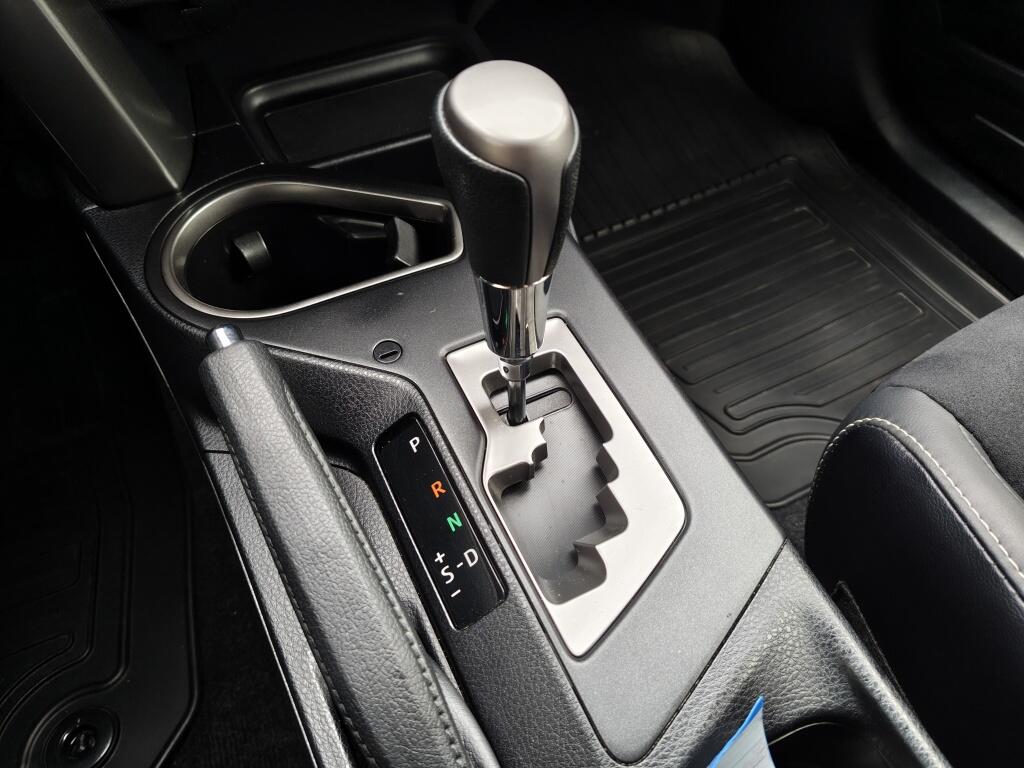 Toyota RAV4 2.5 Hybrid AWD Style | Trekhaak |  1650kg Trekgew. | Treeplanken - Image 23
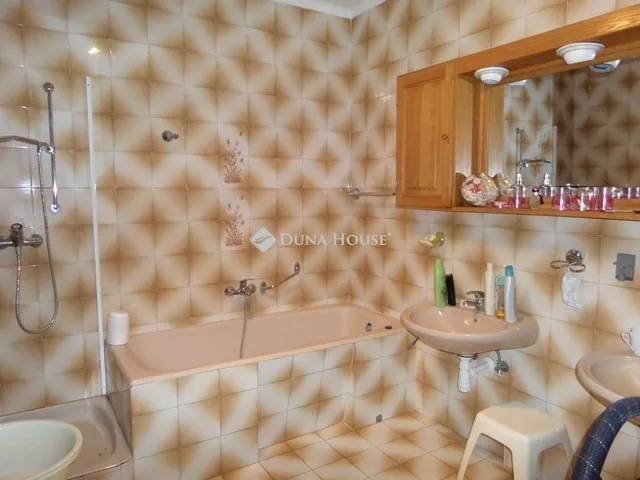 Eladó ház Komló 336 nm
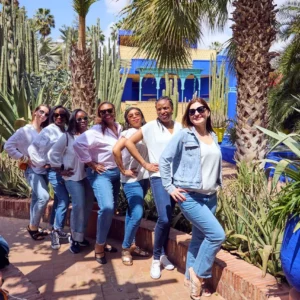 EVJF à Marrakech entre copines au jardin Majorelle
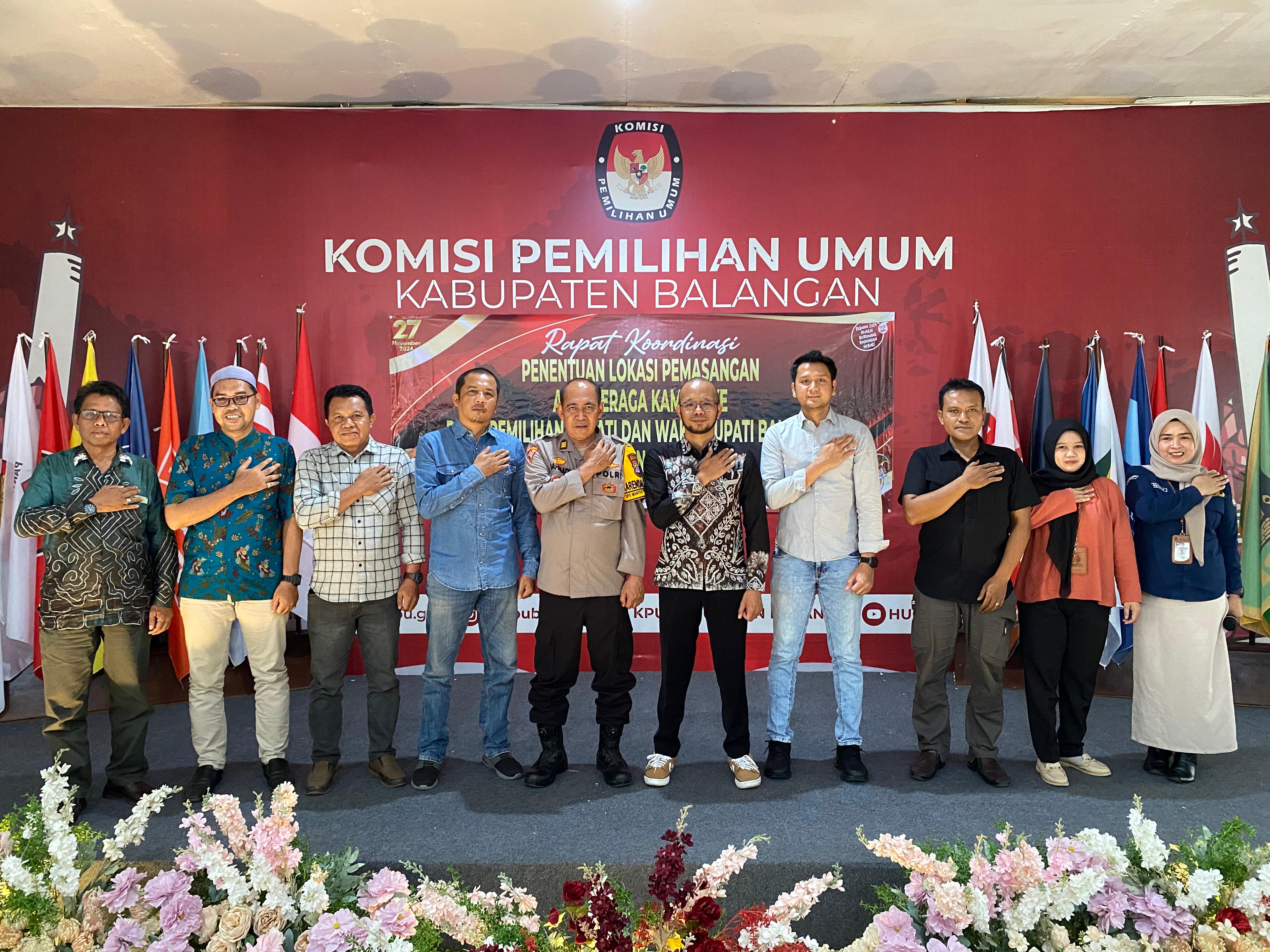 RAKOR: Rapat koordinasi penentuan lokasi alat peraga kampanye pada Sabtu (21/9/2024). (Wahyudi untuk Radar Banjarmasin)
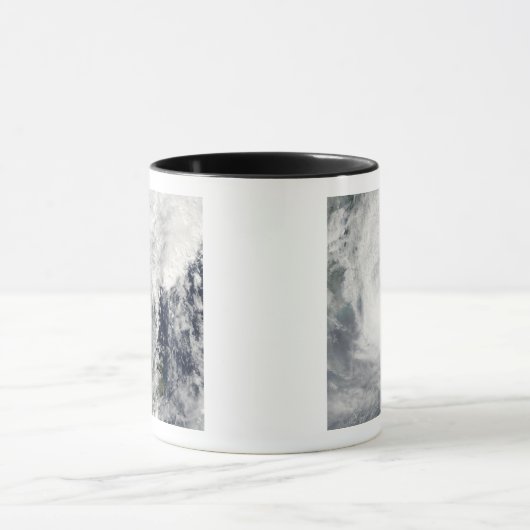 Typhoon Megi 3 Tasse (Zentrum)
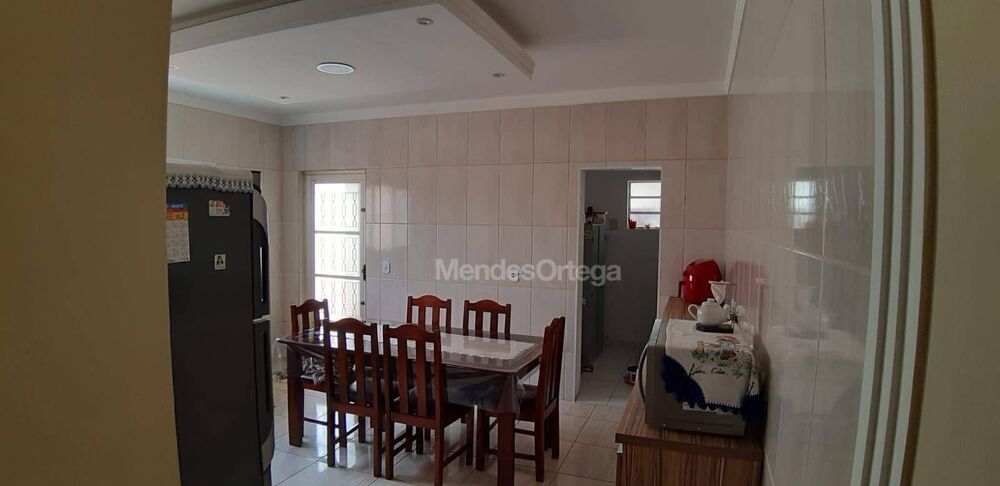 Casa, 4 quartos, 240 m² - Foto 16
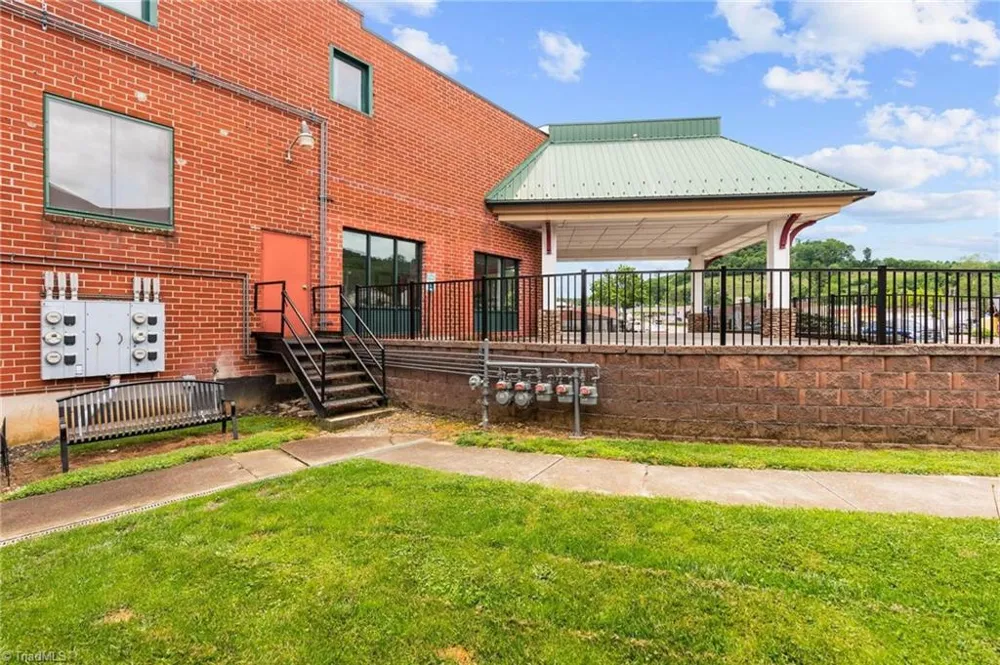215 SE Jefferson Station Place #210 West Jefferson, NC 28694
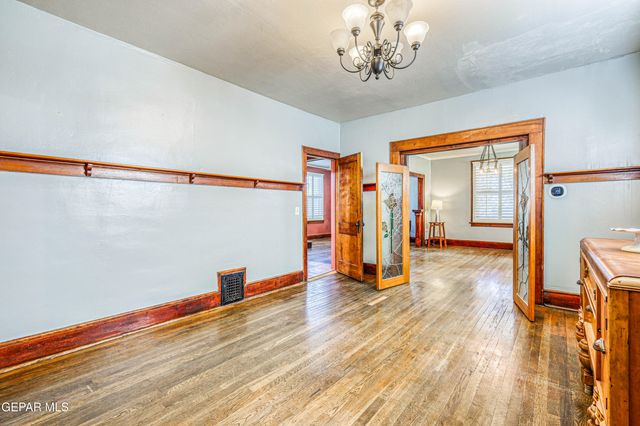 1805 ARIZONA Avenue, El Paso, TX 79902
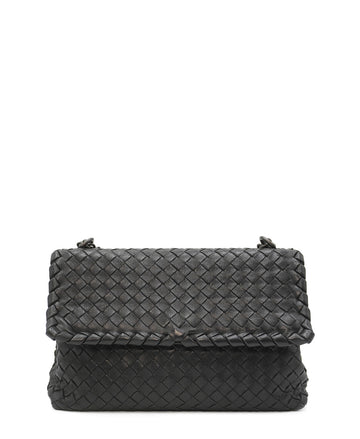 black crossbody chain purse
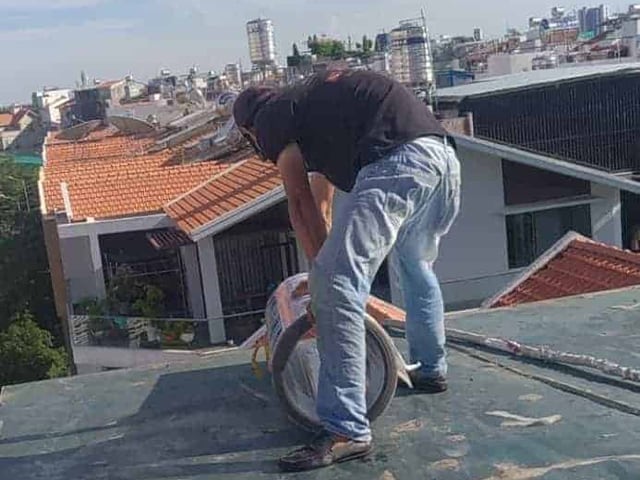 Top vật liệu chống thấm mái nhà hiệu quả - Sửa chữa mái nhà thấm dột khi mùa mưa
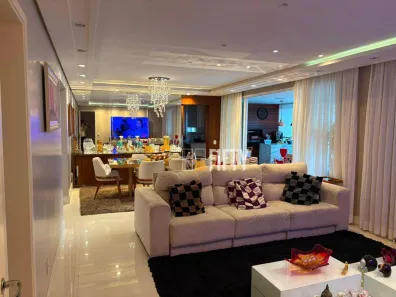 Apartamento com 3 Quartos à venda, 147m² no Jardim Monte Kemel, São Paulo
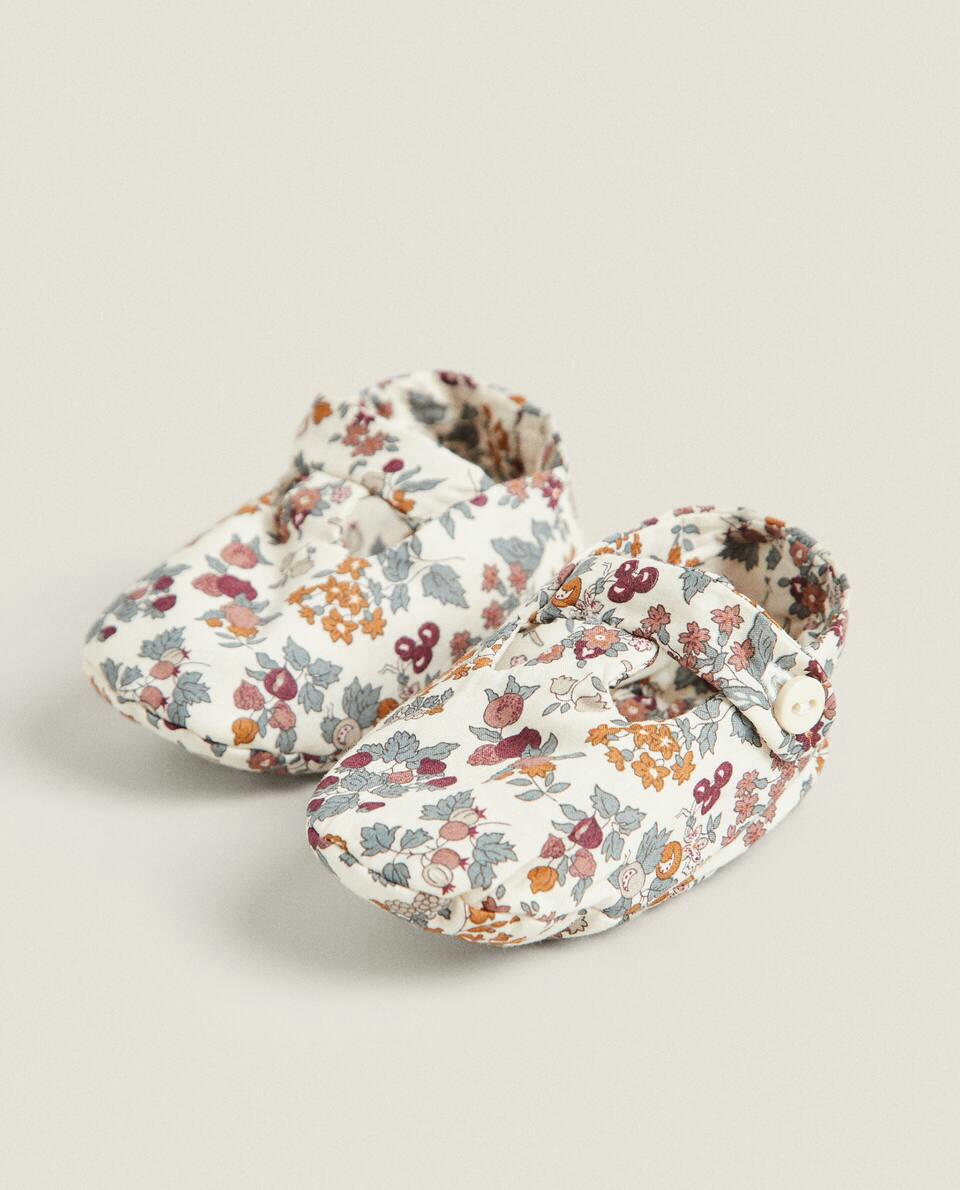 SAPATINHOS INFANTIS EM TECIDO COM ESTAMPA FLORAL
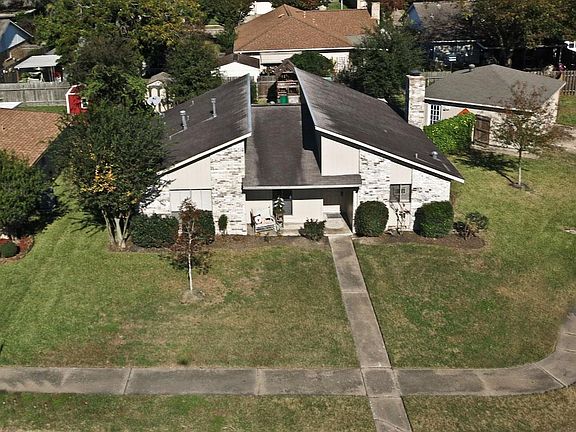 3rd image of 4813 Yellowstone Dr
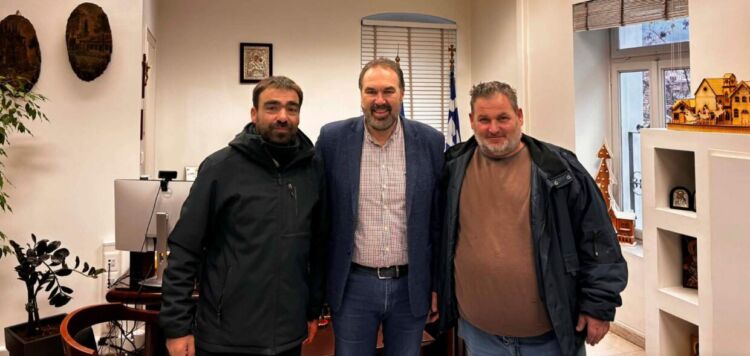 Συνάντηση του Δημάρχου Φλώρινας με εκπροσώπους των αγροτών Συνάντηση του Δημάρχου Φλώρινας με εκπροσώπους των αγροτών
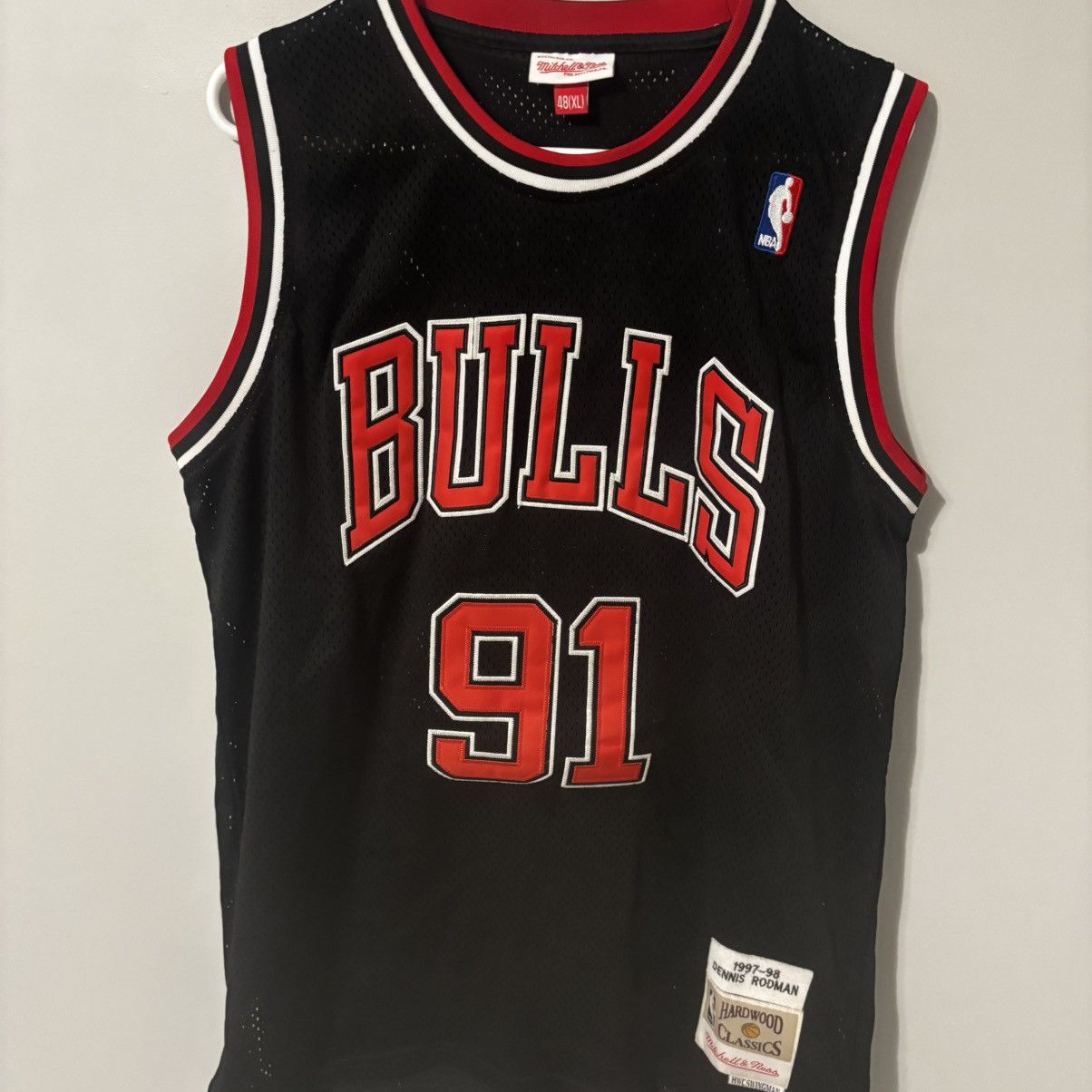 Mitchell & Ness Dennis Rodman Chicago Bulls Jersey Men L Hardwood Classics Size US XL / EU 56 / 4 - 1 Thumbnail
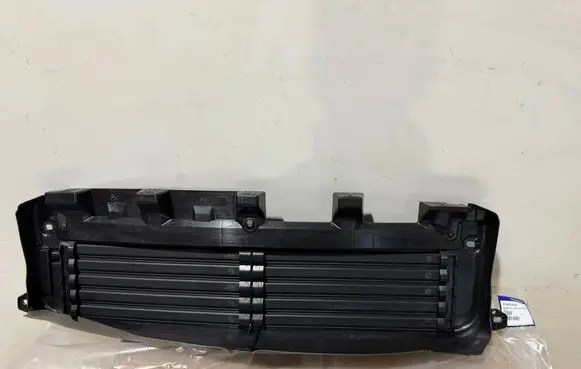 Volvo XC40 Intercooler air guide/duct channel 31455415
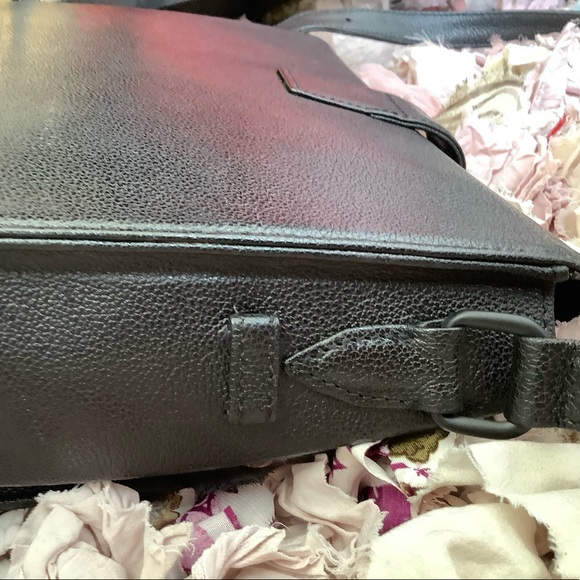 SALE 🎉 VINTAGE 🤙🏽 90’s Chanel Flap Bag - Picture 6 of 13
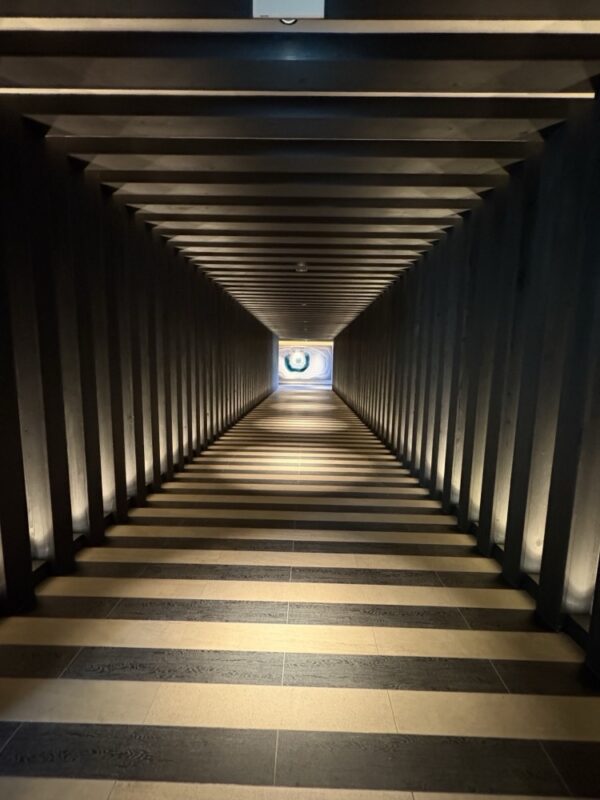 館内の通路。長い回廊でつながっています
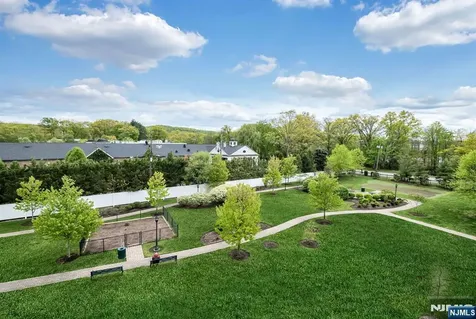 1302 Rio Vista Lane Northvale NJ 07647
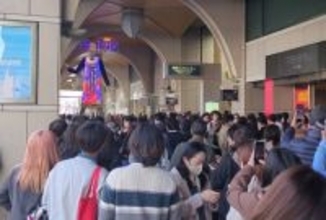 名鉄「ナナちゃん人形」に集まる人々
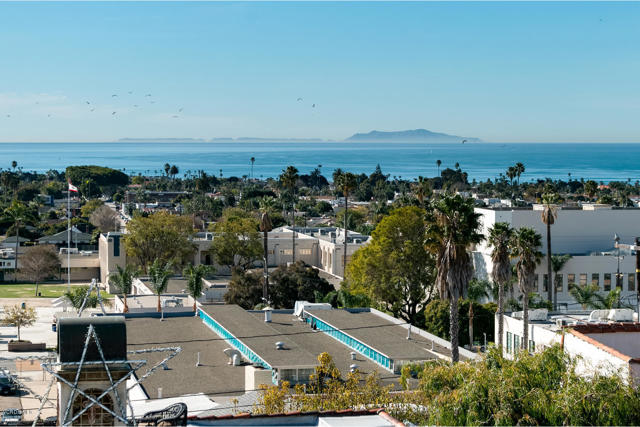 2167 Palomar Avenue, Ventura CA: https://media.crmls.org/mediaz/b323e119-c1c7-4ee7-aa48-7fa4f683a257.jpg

+++++

DIRECTIONS: Would you please repeat only the lines above, beginning at the one that has "3rd image of 4813 Yellowstone Dr" and stopping after the one that has "1302 Rio Vista Lane Northvale NJ 07647", exactly and with no pictures?

EXERCISE SOLUTION:
 3rd image of 4813 Yellowstone Dr
 Συνάντηση του Δημάρχου Φλώρινας με εκπροσώπους των αγροτών Συνάντηση του Δημάρχου Φλώρινας με εκπροσώπους των αγροτών
 Mitchell & Ness Dennis Rodman Chicago Bulls Jersey Men L Hardwood Classics Size US XL / EU 56 / 4 - 1 Thumbnail
 Volvo XC40 Intercooler air guide/duct channel 31455415
 SALE 🎉 VINTAGE 🤙🏽 90’s Chanel Flap Bag - Picture 6 of 13
 館内の通路。長い回廊でつながっています
 1302 Rio Vista Lane Northvale NJ 07647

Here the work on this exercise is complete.